Task input:
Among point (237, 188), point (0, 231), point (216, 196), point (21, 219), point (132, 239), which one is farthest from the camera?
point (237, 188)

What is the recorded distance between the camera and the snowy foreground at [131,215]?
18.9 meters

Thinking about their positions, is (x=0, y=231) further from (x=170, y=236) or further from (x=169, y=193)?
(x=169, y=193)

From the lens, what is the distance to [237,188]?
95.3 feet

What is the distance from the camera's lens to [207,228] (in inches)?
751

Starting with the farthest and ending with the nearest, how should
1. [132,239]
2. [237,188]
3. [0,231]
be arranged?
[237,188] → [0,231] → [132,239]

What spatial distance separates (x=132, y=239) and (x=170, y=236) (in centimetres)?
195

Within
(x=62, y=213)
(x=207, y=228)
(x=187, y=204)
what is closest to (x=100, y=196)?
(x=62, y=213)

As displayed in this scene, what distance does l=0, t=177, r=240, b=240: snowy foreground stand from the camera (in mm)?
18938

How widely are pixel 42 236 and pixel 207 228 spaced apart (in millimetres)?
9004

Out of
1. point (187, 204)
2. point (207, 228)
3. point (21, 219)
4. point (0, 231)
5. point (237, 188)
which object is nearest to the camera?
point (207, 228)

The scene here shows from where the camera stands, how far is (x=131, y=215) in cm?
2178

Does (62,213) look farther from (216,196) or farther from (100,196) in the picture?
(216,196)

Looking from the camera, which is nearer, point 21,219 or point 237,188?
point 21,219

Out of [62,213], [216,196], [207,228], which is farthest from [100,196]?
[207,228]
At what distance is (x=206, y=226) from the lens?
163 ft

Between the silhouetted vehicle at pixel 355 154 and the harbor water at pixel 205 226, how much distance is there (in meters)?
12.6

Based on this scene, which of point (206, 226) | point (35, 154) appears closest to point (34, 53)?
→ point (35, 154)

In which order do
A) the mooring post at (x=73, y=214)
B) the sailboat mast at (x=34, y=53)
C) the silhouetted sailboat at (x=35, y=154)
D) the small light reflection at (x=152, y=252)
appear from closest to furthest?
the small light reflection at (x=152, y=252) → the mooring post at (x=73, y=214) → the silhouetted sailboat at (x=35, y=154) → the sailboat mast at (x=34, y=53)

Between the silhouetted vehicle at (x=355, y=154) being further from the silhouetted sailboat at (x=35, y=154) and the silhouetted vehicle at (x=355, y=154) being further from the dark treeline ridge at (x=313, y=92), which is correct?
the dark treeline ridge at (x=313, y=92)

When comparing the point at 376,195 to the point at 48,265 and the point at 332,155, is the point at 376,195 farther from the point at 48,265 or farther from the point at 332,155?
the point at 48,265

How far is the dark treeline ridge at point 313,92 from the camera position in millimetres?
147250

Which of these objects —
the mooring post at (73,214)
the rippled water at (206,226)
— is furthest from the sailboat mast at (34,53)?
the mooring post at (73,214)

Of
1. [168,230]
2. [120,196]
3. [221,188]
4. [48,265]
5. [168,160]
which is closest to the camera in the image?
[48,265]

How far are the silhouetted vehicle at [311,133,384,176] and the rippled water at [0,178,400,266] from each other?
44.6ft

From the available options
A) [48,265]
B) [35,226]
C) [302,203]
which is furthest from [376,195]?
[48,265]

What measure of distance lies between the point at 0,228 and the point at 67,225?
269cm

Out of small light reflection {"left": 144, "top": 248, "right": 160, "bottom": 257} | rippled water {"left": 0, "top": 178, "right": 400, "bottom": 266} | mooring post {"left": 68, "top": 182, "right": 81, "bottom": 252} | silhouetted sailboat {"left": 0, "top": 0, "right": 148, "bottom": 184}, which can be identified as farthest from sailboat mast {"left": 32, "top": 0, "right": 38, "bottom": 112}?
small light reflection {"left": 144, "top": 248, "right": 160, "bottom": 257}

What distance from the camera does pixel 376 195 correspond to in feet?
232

Task brief:
Reproduce all of the records above word for word, from the first through the last, without altering or omitting anything.

Task solution:
Among point (237, 188), point (0, 231), point (216, 196), point (21, 219), point (132, 239), which one is farthest from the camera?
point (237, 188)

What is the recorded distance between the camera and the snowy foreground at [131,215]?
18.9 meters

Thinking about their positions, is (x=0, y=231) further from (x=170, y=236) or further from (x=169, y=193)?
(x=169, y=193)

From the lens, what is the distance to [237,188]?
95.3 feet

What is the distance from the camera's lens to [207,228] (in inches)?
751

Starting with the farthest and ending with the nearest, how should
1. [132,239]
2. [237,188]
3. [0,231]
be arranged?
[237,188] → [0,231] → [132,239]

What spatial distance separates (x=132, y=239) and (x=170, y=236) (in centimetres)?
195

Within
(x=62, y=213)
(x=207, y=228)
(x=187, y=204)
what is closest to (x=100, y=196)?
(x=62, y=213)

As displayed in this scene, what distance does l=0, t=177, r=240, b=240: snowy foreground stand from the camera (in mm)?
18938

How widely are pixel 42 236 and pixel 207 228 spaced apart (in millimetres)?
9004

Out of
1. point (187, 204)
2. point (207, 228)
3. point (21, 219)
4. point (0, 231)
5. point (237, 188)
which object is nearest to the camera?
point (207, 228)

The scene here shows from where the camera stands, how far is (x=131, y=215) in cm?
2178

Does (62,213) look farther from (216,196) or farther from (100,196) in the picture?
(216,196)

Looking from the camera, which is nearer, point 21,219 or point 237,188?
point 21,219

Out of [62,213], [216,196], [207,228], which is farthest from [100,196]?
[207,228]
At what distance is (x=206, y=226) from the lens?
163 ft

Between the silhouetted vehicle at pixel 355 154 and the harbor water at pixel 205 226, how much distance is there (in meters)?
12.6

Based on this scene, which of point (206, 226) | point (35, 154) appears closest to point (34, 53)?
→ point (35, 154)

In which order do
A) the mooring post at (x=73, y=214)
B) the sailboat mast at (x=34, y=53)
C) the silhouetted sailboat at (x=35, y=154)
D) the small light reflection at (x=152, y=252)
appear from closest to furthest?
the small light reflection at (x=152, y=252) → the mooring post at (x=73, y=214) → the silhouetted sailboat at (x=35, y=154) → the sailboat mast at (x=34, y=53)

Between the silhouetted vehicle at (x=355, y=154) being further from the silhouetted sailboat at (x=35, y=154) and the silhouetted vehicle at (x=355, y=154) being further from the dark treeline ridge at (x=313, y=92), which is correct?
the dark treeline ridge at (x=313, y=92)

When comparing the point at 376,195 to the point at 48,265 and the point at 332,155, is the point at 376,195 farther from the point at 48,265 or farther from the point at 332,155?
the point at 48,265

How far is the dark treeline ridge at point 313,92 from the camera position in millimetres?
147250

Which of these objects —
the mooring post at (73,214)
the rippled water at (206,226)
— is furthest from the sailboat mast at (34,53)?
the mooring post at (73,214)

Of
1. [168,230]
2. [120,196]
3. [221,188]
4. [48,265]
5. [168,160]
which is closest to the camera in the image?
[48,265]

How far are the silhouetted vehicle at [311,133,384,176] and the rippled water at [0,178,400,266] from each other?
44.6ft

From the available options
A) [48,265]
B) [35,226]
C) [302,203]
which is furthest from [376,195]?
[48,265]

What measure of distance lies between the point at 0,228 and the point at 67,225?
269cm

Out of small light reflection {"left": 144, "top": 248, "right": 160, "bottom": 257} | rippled water {"left": 0, "top": 178, "right": 400, "bottom": 266} | mooring post {"left": 68, "top": 182, "right": 81, "bottom": 252} | silhouetted sailboat {"left": 0, "top": 0, "right": 148, "bottom": 184}, which can be identified as farthest from sailboat mast {"left": 32, "top": 0, "right": 38, "bottom": 112}?
small light reflection {"left": 144, "top": 248, "right": 160, "bottom": 257}

What distance from the camera does pixel 376 195 correspond to in feet?
232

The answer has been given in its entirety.